Greetings,
I am trying to setup monitoring in Grafana for all my databricks clusters
I have added 2 things as part of this
Under Compute > Configuration > Advanced > Spark > Spark Config, I have added
spark.ui.prometheus.enabled true
Under init_scripts, I have this script
#!/bin/bash
cat > /databricks/spark/conf/jmxCollector.yaml <<EOF
lowercaseOutputName: false
lowercaseOutputLabelNames: false
whitelistObjectNames: ["*:*"]
EOF
cat >> /databricks/spark/conf/metrics.properties <<EOF
# Enable Prometheus for all instances by class name
driver.sink.prometheusServlet.class=org.apache.spark.metrics.sink.PrometheusServlet
executor.sink.prometheusServlet.class=org.apache.spark.metrics.sink.PrometheusServlet
driver.sink.prometheusServlet.path=/metrics/prometheus
executor.sink.prometheusServlet.path=/metrics/executor/prometheus
master.sink.prometheusServlet.path=/metrics/master/prometheus
applications.sink.prometheusServlet.path=/metrics/applications/prometheus
*.sink.jmx.class=org.apache.spark.metrics.sink.JmxSink
*.source.jvm.class=org.apache.spark.metrics.source.JvmSource
# *.sink.console.class=org.apache.spark.metrics.sink.ConsoleSink
# *.sink.console.period=120
# driver.sink.console.unit=seconds
EOF
However I am not able to access these metrics on localhost:4040 when I try to connect to the cluster. I tried doing
gives
curl: (7) Failed to connect to localhost port 4040 after 1 ms: Couldn't connect to server
Directly connecting to Driver IP gives an empty response
* Connected to 10.4.86.136 (10.4.86.136) port 37479
> GET /metrics/prometheus HTTP/1.1
> Host: 10.4.86.136:37479
> User-Agent: curl/8.5.0
> Accept: */*
< * Empty
reply from server 0 0 0 0 0 0 0 0 --:--:-- --:--:-- --:--:-- 0
* Closing connection
curl: (52) Empty reply from server
- Am I configuring something wrong here?

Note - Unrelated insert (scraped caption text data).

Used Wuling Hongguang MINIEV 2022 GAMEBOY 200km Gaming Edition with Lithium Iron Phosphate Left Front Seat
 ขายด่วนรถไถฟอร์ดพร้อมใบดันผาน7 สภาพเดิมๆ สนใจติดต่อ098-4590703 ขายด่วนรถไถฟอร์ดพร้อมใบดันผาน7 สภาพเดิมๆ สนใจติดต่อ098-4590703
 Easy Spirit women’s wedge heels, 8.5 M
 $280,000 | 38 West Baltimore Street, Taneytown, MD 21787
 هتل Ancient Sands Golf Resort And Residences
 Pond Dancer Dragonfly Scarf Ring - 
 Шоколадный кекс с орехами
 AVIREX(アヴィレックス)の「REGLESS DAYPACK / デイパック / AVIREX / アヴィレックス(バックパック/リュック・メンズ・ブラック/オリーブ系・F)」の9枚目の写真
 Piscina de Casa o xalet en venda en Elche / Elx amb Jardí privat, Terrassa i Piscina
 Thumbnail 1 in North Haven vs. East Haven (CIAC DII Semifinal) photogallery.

Why is the endpoint not reachable via localhost:4040 like it's mentioned in the docs - https://spark.apache.org/docs/latest/monitoring.html#metrics
- Why am I getting an empty response from DRIVER_IP/metrics/prometheus? I got to try that from here - https://stackoverflow.com/questions/70989641/spark-executor-metrics-dont-reach-prometheus-sink
- If I have to access this only through the DRIVER_IP, how do I get access to this within the context of the init_script?